I stared at it, mortified.

Surely it was Timothy's, just as Minette had been his.

It was probably priceless as well.

Quickly, I gathered the broken pieces and hid them in the bottom drawer of the desk. After all, this was my office now—Carlo would never come in here and need never know I'd broken something of Timothy's.

I left the room and hurried upstairs as quickly as I could.

Chapter Seven

Carlo left Spindrift the following morning, and didn't return until Wednesday.

He stayed in my room the night before he left and woke me to tell me good-bye. There was a poignant sadness in his face that touched me deeply, and I managed to hold my own emotions in check until the door had shut behind him. Then I gave vent to my own tears, burying my face in the pillow and sobbing until I was exhausted and the emotional gave way to the practical. I was going to have to get used to being separated from him, and rather than moping around feeling sorry for myself, I would use the time productively, to learn the things I needed to know so I wouldn't embarrass him in front of his friends and business associates—and there was that enormous library full of books. Surely, there must be books in there with the information I desired.

Carlo called me several times a day, of course—which never failed to make me feel warm inside and delighted me no end. I looked forward to the calls, and my cell phone was never out of my reach. I missed him terribly—the days were bearable as I could distract myself—but the nights were lonely and awful for me up in the green suite. I missed the feel of his arms around me, his lips pressed against mine, the warmth of his skin, and his unique smell. He was always apologetic, promising to make it up to me—which of course was ridiculous. He already thought I was little more than a child—so I wasn't about to let him know how much it hurt me that he went away so soon after we came home to Spindrift. I was proud of myself for behaving so maturely about the entire thing—which wasn't easy.

Yet despite knowing and accepting the reality of what my marriage was going to be like, there was a small, selfish part of me that
did
feel wounded and abandoned. I had plenty of practice, of course, in ignoring that part of my personality; I'd been doing it my entire life. That was the small child deep inside who resented the father who wasn't interested in letting me be a child, who listened with burning jealousy as other kids talked about trips to circuses and amusement parks and Disney films or television programs they enjoyed watching—all things I was never allowed to enjoy. My father thought he was being “enlightened” by not treating me as a child; he rather treated me as an adult who hadn't quite matured physically yet. On the one hand, I was grateful to him for this—this enabled me to get good grades because I retreated into books to avoid conversations with other children—conversations that would ultimately result in their discovery how strange and different from theirs my home life actually was. With Carlo in New York and with endless hours to fill without him at Spindrift, I found myself with the time to reflect on my childhood and my years in college, and ultimately found them wanting on many different levels.

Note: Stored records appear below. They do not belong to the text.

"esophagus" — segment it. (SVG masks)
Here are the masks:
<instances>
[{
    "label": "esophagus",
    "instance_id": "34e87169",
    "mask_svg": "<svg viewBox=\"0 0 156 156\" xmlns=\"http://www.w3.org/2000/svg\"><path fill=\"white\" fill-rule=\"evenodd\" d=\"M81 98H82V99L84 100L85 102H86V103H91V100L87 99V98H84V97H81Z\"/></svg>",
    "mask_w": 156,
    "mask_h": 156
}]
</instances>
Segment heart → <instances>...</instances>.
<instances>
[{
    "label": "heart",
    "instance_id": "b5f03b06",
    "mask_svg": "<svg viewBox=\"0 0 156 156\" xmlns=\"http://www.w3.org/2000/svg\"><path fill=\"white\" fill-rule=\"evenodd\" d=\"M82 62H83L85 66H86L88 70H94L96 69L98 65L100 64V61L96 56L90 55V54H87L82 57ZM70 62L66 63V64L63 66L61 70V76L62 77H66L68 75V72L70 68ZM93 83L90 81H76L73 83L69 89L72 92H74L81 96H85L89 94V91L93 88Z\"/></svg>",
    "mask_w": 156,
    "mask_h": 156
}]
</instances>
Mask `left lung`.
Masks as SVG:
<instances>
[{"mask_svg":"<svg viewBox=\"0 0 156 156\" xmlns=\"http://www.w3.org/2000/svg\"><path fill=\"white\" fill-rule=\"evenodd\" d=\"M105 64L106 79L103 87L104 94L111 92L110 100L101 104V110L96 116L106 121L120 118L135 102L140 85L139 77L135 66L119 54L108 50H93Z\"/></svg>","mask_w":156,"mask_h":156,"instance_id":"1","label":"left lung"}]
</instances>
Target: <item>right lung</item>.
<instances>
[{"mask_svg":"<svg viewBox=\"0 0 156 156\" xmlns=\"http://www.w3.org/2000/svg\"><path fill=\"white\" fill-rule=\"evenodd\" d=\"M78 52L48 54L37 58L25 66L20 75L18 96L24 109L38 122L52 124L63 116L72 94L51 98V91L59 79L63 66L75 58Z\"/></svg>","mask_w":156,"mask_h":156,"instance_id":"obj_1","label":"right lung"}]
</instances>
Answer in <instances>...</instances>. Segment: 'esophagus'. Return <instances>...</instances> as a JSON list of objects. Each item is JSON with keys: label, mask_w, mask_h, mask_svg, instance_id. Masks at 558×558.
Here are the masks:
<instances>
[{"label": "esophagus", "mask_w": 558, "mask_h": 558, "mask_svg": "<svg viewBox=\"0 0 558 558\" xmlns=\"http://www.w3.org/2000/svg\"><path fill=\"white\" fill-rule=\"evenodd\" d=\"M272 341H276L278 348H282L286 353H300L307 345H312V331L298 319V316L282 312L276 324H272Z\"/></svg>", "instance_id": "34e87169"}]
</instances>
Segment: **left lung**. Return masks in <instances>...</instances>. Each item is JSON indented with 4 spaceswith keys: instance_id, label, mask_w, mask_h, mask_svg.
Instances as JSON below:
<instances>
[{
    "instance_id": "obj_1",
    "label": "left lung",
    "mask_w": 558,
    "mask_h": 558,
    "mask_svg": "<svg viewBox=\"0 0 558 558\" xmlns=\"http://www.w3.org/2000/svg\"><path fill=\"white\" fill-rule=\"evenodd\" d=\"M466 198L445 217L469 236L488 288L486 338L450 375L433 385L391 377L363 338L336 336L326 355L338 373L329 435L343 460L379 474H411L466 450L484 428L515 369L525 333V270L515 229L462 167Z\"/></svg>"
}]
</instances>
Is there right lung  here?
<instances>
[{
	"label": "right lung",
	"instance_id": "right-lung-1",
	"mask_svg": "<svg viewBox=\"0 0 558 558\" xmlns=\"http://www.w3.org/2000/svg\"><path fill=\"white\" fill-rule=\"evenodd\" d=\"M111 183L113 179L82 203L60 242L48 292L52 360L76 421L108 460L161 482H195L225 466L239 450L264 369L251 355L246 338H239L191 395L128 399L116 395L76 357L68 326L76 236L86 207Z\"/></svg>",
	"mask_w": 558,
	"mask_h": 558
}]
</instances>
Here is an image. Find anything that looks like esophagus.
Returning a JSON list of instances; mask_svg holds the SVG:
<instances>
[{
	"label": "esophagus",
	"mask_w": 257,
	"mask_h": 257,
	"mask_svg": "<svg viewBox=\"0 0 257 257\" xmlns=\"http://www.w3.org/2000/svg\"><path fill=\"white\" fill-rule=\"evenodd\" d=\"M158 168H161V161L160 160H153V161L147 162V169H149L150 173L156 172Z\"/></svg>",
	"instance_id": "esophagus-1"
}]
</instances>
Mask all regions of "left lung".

But recognizing how my father failed me by not allowing me to have a normal childhood didn't mean that I should give rein to the willful petulance of the angry child within. Carlo was my husband and he was opening an entire new life full of possibilities to me. So no matter how much that child wanted to pout and cry and demand he return at once, no matter how sorry that child wanted to feel for itself at being abandoned by his husband so soon after the wedding, I would not permit that child to speak to Carlo on the telephone. I read books and learned about the art in the house—and found myself staggered by their value. I watched films on the enormous flat-screen television mounted on the wall in the den. I explored the house, determined to learn once and for all which door led to which room, so that I wouldn't get lost or confused.